Short task A
Rewrite every row below, putting "light micrograph" in place of "photomicrograph" and changing nothing else.
============
With regard to the purchase of the Wairau District from the Natives, it appears unnecessary to make any lengthened observations. Colonel McCleverty will soon make himself master of more information on this subject than is possessed by any other person. It may be sufficient to say generally that a very great benefit will be conferred upon the colony by the prompt and immediate settlement of this question. It will be desirable, before entering into any negotiation upon the subject, to ascertain the exact number of Natives at present inhabiting the district, the extent of land they have under cultivation, and whether any portion of the Ngatitoa Tribe are likely to remove from Porirua to that district, and then take the necessary precautions for securing to the Native inhabitants blocks of land in continued localities of sufficient extent to provide for the wants of the probable Native population.

I think it proper to observe generally that the system of Native reserves as laid down by the New Zealand Company, although an admirable means of providing for the future wants of the aborigines, is in some respects insufficient for their present wants, and ill adapted for their existing notions.

It will be found necessary in all instances to secure to Natives, in addition to any reserves made for them by the New Zealand Company, their cultivations, as well as convenient blocks of land for the purpose of future cultivation, in such localities as they may select themselves. Many chiefs feel a great repugnance to go upon lands belonging to other persons, if their reserves may be selected in such situations. In other instances Natives belonging to a weaker tribe are afraid to venture upon lands belonging to others, if their reserves may be selected there; and they naturally generally feel under all circumstances the greatest repugnance to quit their villages and cultivated lands, many of which have been cleared at a large expense of time and labour. Indeed, I am satisfied that it will be in many instances impossible to induce them to do this except at a considerable sacrifice of life. I therefore earnestly recommend Colonel McCleverty in no single instance to sanction the purchase of any large district of country without seeing that the cultivated grounds, and portions of land in the vicinity of them for future cultivation, are reserved for the Natives. The judicious exercise of his discretion on this subject will do more towards preserving the future tranquillity of the country than any other precautionary measure with which I am acquainted.
============
Short task B
Transcribe the passage above on the purchase of the Wairau District word for word.

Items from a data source
============
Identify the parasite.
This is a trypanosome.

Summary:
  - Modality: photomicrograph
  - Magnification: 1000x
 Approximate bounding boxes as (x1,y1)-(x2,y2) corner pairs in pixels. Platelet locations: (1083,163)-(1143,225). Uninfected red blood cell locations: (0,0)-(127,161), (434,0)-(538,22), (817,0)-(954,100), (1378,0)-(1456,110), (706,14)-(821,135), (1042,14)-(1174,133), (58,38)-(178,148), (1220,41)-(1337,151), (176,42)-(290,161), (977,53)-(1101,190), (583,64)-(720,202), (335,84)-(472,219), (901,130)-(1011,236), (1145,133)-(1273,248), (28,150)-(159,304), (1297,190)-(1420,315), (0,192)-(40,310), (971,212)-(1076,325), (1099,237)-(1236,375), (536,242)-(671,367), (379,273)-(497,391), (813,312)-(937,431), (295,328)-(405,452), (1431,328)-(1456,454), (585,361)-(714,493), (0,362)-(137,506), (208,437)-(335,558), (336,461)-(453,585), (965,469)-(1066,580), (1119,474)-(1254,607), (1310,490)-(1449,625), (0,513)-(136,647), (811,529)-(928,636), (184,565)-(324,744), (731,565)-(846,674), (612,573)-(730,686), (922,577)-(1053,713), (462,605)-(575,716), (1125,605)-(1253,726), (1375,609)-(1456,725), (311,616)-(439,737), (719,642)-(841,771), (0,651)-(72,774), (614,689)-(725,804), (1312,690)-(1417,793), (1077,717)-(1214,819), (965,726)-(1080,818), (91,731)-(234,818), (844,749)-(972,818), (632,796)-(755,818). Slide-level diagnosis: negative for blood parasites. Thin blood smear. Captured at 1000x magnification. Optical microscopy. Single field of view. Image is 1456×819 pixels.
============
Exercise answer A
Identify the parasite.
This is a trypanosome.

Summary:
  - Modality: light micrograph
  - Magnification: 1000x
 Approximate bounding boxes as (x1,y1)-(x2,y2) corner pairs in pixels. Platelet locations: (1083,163)-(1143,225). Uninfected red blood cell locations: (0,0)-(127,161), (434,0)-(538,22), (817,0)-(954,100), (1378,0)-(1456,110), (706,14)-(821,135), (1042,14)-(1174,133), (58,38)-(178,148), (1220,41)-(1337,151), (176,42)-(290,161), (977,53)-(1101,190), (583,64)-(720,202), (335,84)-(472,219), (901,130)-(1011,236), (1145,133)-(1273,248), (28,150)-(159,304), (1297,190)-(1420,315), (0,192)-(40,310), (971,212)-(1076,325), (1099,237)-(1236,375), (536,242)-(671,367), (379,273)-(497,391), (813,312)-(937,431), (295,328)-(405,452), (1431,328)-(1456,454), (585,361)-(714,493), (0,362)-(137,506), (208,437)-(335,558), (336,461)-(453,585), (965,469)-(1066,580), (1119,474)-(1254,607), (1310,490)-(1449,625), (0,513)-(136,647), (811,529)-(928,636), (184,565)-(324,744), (731,565)-(846,674), (612,573)-(730,686), (922,577)-(1053,713), (462,605)-(575,716), (1125,605)-(1253,726), (1375,609)-(1456,725), (311,616)-(439,737), (719,642)-(841,771), (0,651)-(72,774), (614,689)-(725,804), (1312,690)-(1417,793), (1077,717)-(1214,819), (965,726)-(1080,818), (91,731)-(234,818), (844,749)-(972,818), (632,796)-(755,818). Slide-level diagnosis: negative for blood parasites. Thin blood smear. Captured at 1000x magnification. Optical microscopy. Single field of view. Image is 1456×819 pixels.

Exercise answer B
With regard to the purchase of the Wairau District from the Natives, it appears unnecessary to make any lengthened observations. Colonel McCleverty will soon make himself master of more information on this subject than is possessed by any other person. It may be sufficient to say generally that a very great benefit will be conferred upon the colony by the prompt and immediate settlement of this question. It will be desirable, before entering into any negotiation upon the subject, to ascertain the exact number of Natives at present inhabiting the district, the extent of land they have under cultivation, and whether any portion of the Ngatitoa Tribe are likely to remove from Porirua to that district, and then take the necessary precautions for securing to the Native inhabitants blocks of land in continued localities of sufficient extent to provide for the wants of the probable Native population.

I think it proper to observe generally that the system of Native reserves as laid down by the New Zealand Company, although an admirable means of providing for the future wants of the aborigines, is in some respects insufficient for their present wants, and ill adapted for their existing notions.

It will be found necessary in all instances to secure to Natives, in addition to any reserves made for them by the New Zealand Company, their cultivations, as well as convenient blocks of land for the purpose of future cultivation, in such localities as they may select themselves. Many chiefs feel a great repugnance to go upon lands belonging to other persons, if their reserves may be selected in such situations. In other instances Natives belonging to a weaker tribe are afraid to venture upon lands belonging to others, if their reserves may be selected there; and they naturally generally feel under all circumstances the greatest repugnance to quit their villages and cultivated lands, many of which have been cleared at a large expense of time and labour. Indeed, I am satisfied that it will be in many instances impossible to induce them to do this except at a considerable sacrifice of life. I therefore earnestly recommend Colonel McCleverty in no single instance to sanction the purchase of any large district of country without seeing that the cultivated grounds, and portions of land in the vicinity of them for future cultivation, are reserved for the Natives. The judicious exercise of his discretion on this subject will do more towards preserving the future tranquillity of the country than any other precautionary measure with which I am acquainted.